It now seems clear that AIs will also descend more directly from a common ancestor than you might have naively expected in the CAIS model, since almost every AI will be a modified version of one of only a few base foundation models. That has important safety implications, since problems in the base model might carry over to problems in the downstream models, which will be spread thorought the economy. That said, the fact that foundation model development will be highly centralized, and thus controllable, is perhaps a safety bonus that loosely cancels out this consideration.
The first point here (that problems in a widely-used base model will propagate widely) concerns me as well. From distributed systems we know that
Individual components will fail.
To withstand failures of components, use redundancy and reduce the correlation of failures.
By point 1, we should expect alignment failures. (It’s not so different from bugs and design flaws in software systems, which are inevitable.) By point 2, we can withstand them using redundancy, but only if the failures are sufficiently uncorrelated. Unfortunately, the tendency towards monopolies in base models is increasing the correlation of failures.
As a concrete example, consider AI controlling a military. (As AI improves, there are increasingly strong incentives to do so.) If such a system were to have a bug causing it to enact a military coup, it would (if successful) have seized control of the government from humans. We know from history that successful military coups have happened many times, so this does not require any special properties of AI.
Such a scenario could be prevented by populating the military with multiple AI systems with decorrelated failures. But to do that, we’d need such systems to actually be available.
It seems to me the main problem is the natural tendency to monopoly in technology. The preferable alternative is robust competition of several proprietary and open source options, and that might need government support. (Unfortunately, it seems that many safety-concerned people believe that competition and open source are bad, which I view as misguided for the above reasons.)
There are other issues that cause immense monopolistic behavior. (Note that even in open source, “Linux” is closer to a monoculture than not due to shared critical components such as drivers and the kernel)
High cost to train any large AI system
High cost to validate it on real world tasks
At any given time, especially for real world tasks, some systems will be measurably better
Tool chain. The ecosystem around models is at least as monopolistic if not more than the models themselves. Probably much more. There are immensely complicated cloud based stacks you need, you need realtime components so models can be used for robotics, you need simulators and a pathway to get legal approval and common infrastructure of all sorts. All of which is enormously difficult and expensive to write, it’s a natural Monopoly unless the dominate player imposes unreasonable rules or supplies poor quality software. (See Apple and Microsoft)
Pricing. Monopolies can charge a price low enough no competition can break even.

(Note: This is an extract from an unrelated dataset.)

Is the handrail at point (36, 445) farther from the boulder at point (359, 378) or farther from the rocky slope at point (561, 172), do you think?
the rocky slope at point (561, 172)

The first point here (that problems in a widely-used base model will propagate widely) concerns me as well. From distributed systems we know that
Individual components will fail.
To withstand failures of components, use redundancy and reduce the correlation of failures.
By point 1, we should expect alignment failures. (It’s not so different from bugs and design flaws in software systems, which are inevitable.) By point 2, we can withstand them using redundancy, but only if the failures are sufficiently uncorrelated. Unfortunately, the tendency towards monopolies in base models is increasing the correlation of failures.
As a concrete example, consider AI controlling a military. (As AI improves, there are increasingly strong incentives to do so.) If such a system were to have a bug causing it to enact a military coup, it would (if successful) have seized control of the government from humans. We know from history that successful military coups have happened many times, so this does not require any special properties of AI.
Such a scenario could be prevented by populating the military with multiple AI systems with decorrelated failures. But to do that, we’d need such systems to actually be available.
It seems to me the main problem is the natural tendency to monopoly in technology. The preferable alternative is robust competition of several proprietary and open source options, and that might need government support. (Unfortunately, it seems that many safety-concerned people believe that competition and open source are bad, which I view as misguided for the above reasons.)
There are other issues that cause immense monopolistic behavior. (Note that even in open source, “Linux” is closer to a monoculture than not due to shared critical components such as drivers and the kernel)
High cost to train any large AI system
High cost to validate it on real world tasks
At any given time, especially for real world tasks, some systems will be measurably better
Tool chain. The ecosystem around models is at least as monopolistic if not more than the models themselves. Probably much more. There are immensely complicated cloud based stacks you need, you need realtime components so models can be used for robotics, you need simulators and a pathway to get legal approval and common infrastructure of all sorts. All of which is enormously difficult and expensive to write, it’s a natural Monopoly unless the dominate player imposes unreasonable rules or supplies poor quality software. (See Apple and Microsoft)
Pricing. Monopolies can charge a price low enough no competition can break even.